Não faltam críticas ao Judiciário e expressões como “ditadura de toga” devem soar familiares mas hoje vou me contrapor ao tom geral de criticismo

Por Paulo Furquim de Azevedo
10 out 2024, 13h50

As redes sociais e as ruas do Brasil têm sido palco de slogans variados contra um alvo comum: o Judiciário. Expressões como “ditadura de toga” e “magistocracia” devem soar familiares aos leitores desta coluna. Um dos ministros do Supremo é o alvo principal dessas manifestações, mas a grita é generalizada, extensiva não apenas aos seus colegas de corte, mas também a todas as instâncias dos nossos tribunais estaduais e federais. 

Não faltam problemas no nosso Judiciário. Gigante, congestionado, incerto e praticamente imune à responsabilização externa, o Judiciário tem, direta ou indiretamente, efeitos generalizados sobre a nossa vida. A esfera econômica é particularmente afetada por essas características, como mostramos, em trabalho anterior, na luxuosa companhia de Marcos Lisboa e Luciana Yeung. Sobram exemplos também nas esferas da política, da saúde e do próprio Direito.  

Mas hoje vou me contrapor ao tom geral de criticismo. O problema é que, muitas vezes, as críticas vêm acompanhadas de “soluções”, algumas das quais tocam em virtudes – e não defeitos – do Judiciário. São propostas que resultam, mesmo que implicitamente, em limitações à independência dessa instituição. É jogar o bebê junto com a água. 

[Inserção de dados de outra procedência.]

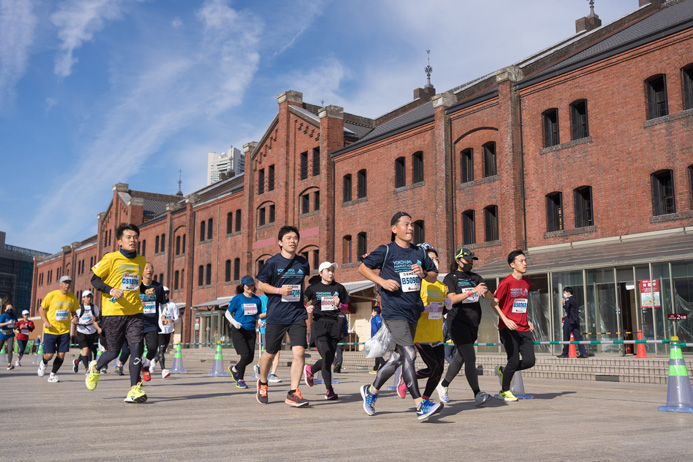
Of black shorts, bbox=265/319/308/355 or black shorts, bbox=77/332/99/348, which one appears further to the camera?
black shorts, bbox=77/332/99/348

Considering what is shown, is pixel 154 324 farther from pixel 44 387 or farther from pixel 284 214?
pixel 284 214

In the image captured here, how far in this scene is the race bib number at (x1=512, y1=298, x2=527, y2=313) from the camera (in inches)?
346

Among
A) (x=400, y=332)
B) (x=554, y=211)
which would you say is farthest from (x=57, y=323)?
(x=554, y=211)

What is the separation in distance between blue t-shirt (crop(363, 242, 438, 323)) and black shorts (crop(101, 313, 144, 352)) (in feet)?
11.1

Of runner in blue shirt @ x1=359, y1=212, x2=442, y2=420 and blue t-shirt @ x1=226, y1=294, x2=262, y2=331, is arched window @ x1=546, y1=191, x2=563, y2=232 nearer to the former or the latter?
blue t-shirt @ x1=226, y1=294, x2=262, y2=331

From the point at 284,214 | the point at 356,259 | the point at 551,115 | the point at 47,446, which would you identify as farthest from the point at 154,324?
the point at 284,214

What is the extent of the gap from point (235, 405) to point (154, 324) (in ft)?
19.7

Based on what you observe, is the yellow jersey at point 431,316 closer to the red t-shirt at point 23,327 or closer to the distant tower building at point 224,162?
the red t-shirt at point 23,327

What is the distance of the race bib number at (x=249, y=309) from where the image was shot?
12.5m

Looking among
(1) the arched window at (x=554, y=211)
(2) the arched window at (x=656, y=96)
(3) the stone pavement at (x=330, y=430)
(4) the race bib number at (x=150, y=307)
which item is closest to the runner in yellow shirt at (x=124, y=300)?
(3) the stone pavement at (x=330, y=430)

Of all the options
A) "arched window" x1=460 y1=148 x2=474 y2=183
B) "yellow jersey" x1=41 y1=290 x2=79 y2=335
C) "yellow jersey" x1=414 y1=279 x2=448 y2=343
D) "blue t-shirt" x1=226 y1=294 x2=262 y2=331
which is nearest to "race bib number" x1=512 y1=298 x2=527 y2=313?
"yellow jersey" x1=414 y1=279 x2=448 y2=343

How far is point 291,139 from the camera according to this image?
39656 mm

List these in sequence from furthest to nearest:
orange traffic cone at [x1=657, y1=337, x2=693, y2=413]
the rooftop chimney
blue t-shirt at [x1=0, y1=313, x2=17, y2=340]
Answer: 1. the rooftop chimney
2. blue t-shirt at [x1=0, y1=313, x2=17, y2=340]
3. orange traffic cone at [x1=657, y1=337, x2=693, y2=413]

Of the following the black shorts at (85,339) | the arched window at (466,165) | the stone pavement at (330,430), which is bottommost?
the stone pavement at (330,430)
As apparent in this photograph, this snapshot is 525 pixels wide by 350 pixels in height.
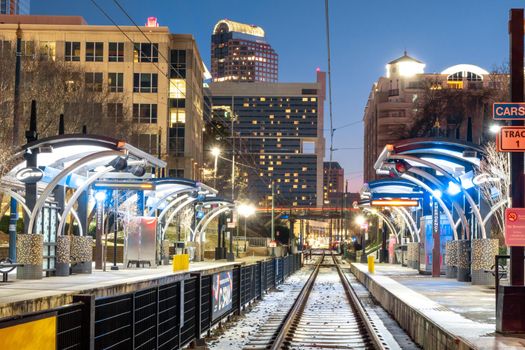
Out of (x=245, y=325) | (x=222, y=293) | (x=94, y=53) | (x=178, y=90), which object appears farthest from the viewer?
(x=178, y=90)

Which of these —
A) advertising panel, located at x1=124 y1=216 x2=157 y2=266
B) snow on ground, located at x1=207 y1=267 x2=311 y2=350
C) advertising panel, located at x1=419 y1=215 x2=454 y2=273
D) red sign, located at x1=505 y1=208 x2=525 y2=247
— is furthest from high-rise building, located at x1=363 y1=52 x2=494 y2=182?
red sign, located at x1=505 y1=208 x2=525 y2=247

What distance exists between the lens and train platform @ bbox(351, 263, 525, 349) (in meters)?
13.3

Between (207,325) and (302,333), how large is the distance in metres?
2.82

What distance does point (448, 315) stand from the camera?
17.5 metres

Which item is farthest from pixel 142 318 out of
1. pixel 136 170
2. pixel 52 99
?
pixel 52 99

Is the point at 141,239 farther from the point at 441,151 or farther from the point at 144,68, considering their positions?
the point at 144,68

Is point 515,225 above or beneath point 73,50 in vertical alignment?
beneath

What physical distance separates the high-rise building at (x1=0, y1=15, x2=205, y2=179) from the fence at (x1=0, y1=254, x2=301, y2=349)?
7550 centimetres

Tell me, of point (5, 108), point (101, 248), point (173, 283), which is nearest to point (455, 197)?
point (101, 248)

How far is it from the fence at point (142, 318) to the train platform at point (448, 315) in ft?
13.7

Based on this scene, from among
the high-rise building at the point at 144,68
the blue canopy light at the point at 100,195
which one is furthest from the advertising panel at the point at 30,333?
the high-rise building at the point at 144,68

Há algum tempo sabemos da importância de um judiciário independente para a democracia e o desenvolvimento econômico. Essa foi a conclusão de um dos principais artigos de Douglass North e Barry Weingast, parte fundamental das contribuições que deram ao primeiro o Prêmio Nobel de Economia, em 1993. Os dois foram encontrar na história do Reino Unido as origens da grande divergência no desenvolvimento econômico das nações ocidentais que se seguiu a partir do final do século XVIII. Para ter uma ideia dessa divergência, vale dizer que a diferença entre a renda per capita dos países mais ricos e mais pobres era, naquela época, de cinco vezes, passando para 40 vezes no século XXI.

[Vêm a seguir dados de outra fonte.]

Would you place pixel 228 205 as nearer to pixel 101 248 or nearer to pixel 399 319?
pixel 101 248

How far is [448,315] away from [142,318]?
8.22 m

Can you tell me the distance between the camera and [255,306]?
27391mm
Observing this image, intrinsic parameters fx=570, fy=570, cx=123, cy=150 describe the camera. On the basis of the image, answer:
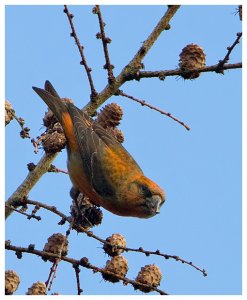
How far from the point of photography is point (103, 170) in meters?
5.54

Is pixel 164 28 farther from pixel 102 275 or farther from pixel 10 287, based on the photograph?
pixel 10 287

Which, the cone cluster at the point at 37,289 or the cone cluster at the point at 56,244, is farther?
the cone cluster at the point at 56,244

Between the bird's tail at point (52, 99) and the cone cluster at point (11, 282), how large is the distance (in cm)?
173

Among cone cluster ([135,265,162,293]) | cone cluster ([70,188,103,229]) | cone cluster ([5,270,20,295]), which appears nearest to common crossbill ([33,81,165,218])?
cone cluster ([70,188,103,229])

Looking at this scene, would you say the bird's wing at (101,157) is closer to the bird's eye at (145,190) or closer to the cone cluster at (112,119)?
the cone cluster at (112,119)

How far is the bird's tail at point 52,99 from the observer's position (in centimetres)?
503

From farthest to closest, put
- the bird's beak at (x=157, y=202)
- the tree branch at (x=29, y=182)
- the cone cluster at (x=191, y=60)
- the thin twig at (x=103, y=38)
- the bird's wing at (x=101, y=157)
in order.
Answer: the bird's wing at (x=101, y=157), the bird's beak at (x=157, y=202), the cone cluster at (x=191, y=60), the thin twig at (x=103, y=38), the tree branch at (x=29, y=182)

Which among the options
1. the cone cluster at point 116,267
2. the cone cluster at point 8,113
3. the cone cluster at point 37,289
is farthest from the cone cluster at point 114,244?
the cone cluster at point 8,113

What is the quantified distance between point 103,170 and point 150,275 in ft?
6.67

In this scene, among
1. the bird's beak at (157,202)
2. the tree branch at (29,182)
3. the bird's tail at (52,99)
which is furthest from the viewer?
the bird's beak at (157,202)

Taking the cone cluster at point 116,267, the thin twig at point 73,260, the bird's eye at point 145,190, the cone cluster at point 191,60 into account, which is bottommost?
the thin twig at point 73,260

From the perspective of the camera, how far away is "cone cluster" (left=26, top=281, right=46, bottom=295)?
3.32 m

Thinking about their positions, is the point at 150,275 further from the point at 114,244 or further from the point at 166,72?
the point at 166,72

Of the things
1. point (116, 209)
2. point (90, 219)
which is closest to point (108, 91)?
point (90, 219)
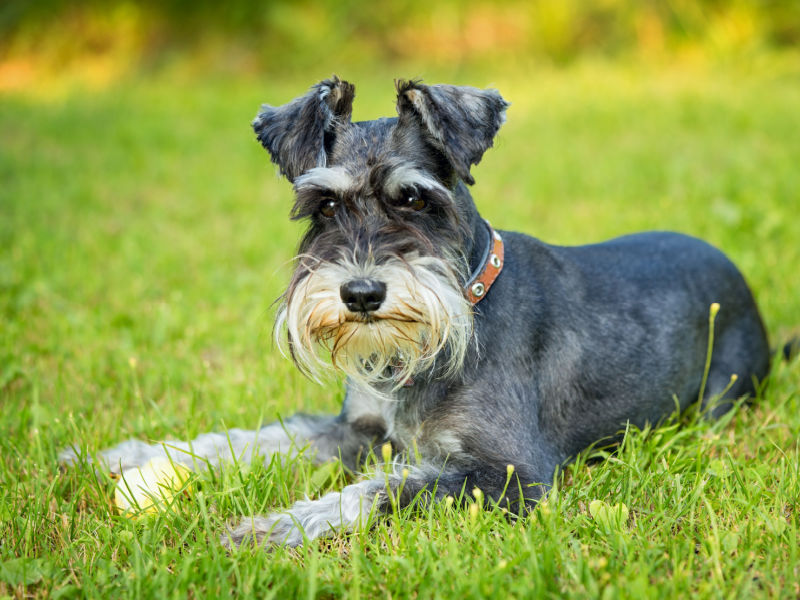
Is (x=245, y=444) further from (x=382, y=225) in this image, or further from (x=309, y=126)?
(x=309, y=126)

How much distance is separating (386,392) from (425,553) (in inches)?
32.0

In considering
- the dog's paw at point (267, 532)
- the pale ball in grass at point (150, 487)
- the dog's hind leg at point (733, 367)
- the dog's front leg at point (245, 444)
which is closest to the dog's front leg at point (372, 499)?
the dog's paw at point (267, 532)

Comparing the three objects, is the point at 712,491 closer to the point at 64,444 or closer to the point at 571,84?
the point at 64,444

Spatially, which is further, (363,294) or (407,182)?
(407,182)

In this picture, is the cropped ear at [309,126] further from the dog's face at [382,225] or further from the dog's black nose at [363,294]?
the dog's black nose at [363,294]

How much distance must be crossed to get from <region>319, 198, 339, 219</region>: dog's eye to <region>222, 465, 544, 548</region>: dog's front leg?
1.04 m

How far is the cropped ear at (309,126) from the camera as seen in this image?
298cm

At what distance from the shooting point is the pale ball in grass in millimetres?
2803

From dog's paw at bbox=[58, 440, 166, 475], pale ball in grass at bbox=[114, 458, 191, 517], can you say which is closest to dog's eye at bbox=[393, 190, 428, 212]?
pale ball in grass at bbox=[114, 458, 191, 517]

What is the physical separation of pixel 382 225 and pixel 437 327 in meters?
0.45

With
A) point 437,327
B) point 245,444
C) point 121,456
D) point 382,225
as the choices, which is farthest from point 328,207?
point 121,456

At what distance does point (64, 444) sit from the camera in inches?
135

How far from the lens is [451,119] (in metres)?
2.85

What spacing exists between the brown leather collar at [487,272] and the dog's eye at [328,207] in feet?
1.98
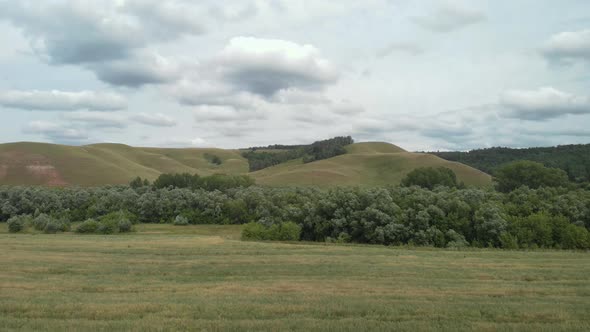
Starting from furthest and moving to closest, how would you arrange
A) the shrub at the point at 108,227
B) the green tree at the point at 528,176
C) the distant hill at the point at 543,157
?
the distant hill at the point at 543,157, the green tree at the point at 528,176, the shrub at the point at 108,227

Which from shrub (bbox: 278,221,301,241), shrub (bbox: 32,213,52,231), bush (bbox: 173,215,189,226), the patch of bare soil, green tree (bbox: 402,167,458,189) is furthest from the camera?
the patch of bare soil

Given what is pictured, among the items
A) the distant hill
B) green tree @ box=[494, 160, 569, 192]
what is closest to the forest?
green tree @ box=[494, 160, 569, 192]

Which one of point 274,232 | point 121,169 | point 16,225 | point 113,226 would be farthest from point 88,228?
point 121,169

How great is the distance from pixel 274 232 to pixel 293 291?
74.1 feet

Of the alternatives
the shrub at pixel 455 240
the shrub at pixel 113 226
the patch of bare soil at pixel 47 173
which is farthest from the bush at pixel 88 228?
the patch of bare soil at pixel 47 173

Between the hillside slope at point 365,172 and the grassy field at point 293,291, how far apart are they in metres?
93.4

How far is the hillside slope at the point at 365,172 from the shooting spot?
398 feet

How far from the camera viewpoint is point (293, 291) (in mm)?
14289

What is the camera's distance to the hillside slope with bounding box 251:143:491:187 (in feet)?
398

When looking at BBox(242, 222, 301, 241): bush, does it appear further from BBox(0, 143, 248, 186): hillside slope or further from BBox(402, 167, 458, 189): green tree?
BBox(0, 143, 248, 186): hillside slope

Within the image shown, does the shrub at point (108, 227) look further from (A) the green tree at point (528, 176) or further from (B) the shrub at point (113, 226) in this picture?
(A) the green tree at point (528, 176)

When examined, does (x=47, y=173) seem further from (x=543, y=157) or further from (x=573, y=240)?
(x=543, y=157)

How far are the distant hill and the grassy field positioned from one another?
103 m

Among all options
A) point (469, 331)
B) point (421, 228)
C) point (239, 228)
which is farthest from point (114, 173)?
point (469, 331)
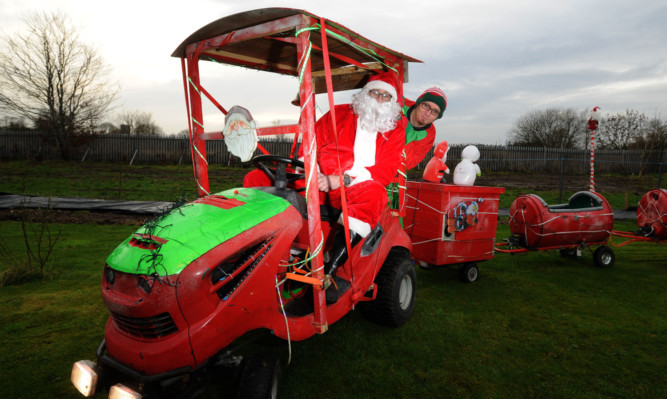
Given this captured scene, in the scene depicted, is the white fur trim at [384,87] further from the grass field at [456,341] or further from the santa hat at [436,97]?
the grass field at [456,341]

O motivo dessa inflexão de desenvolvimento, iniciada no Reino Unido, foi a capacidade de o Estado não apenas estabelecer um conjunto de direitos, mas também de se comprometer em honrá-los. Até então, quando o Rei precisava de recursos extras, para fazer frente a uma guerra ou coisa que o valha, recorria aos mais variados mecanismos para expropriar os ativos privados. Com seu poder absoluto, quem iria contestar? O resultado é que as pessoas, cientes de que poderiam ser expropriadas a qualquer tempo, não investiam e, assim, a economia andava de lado. Foi a criação de mecanismos de pesos e contrapesos (do inglês, checks and balances) que impôs limites ao poder absoluto do Rei, e, assim, assegurou que o esforço em investir em navios, em novas fábricas ou em uma nova tecnologia, seria salvaguardado pelo desenho institucional.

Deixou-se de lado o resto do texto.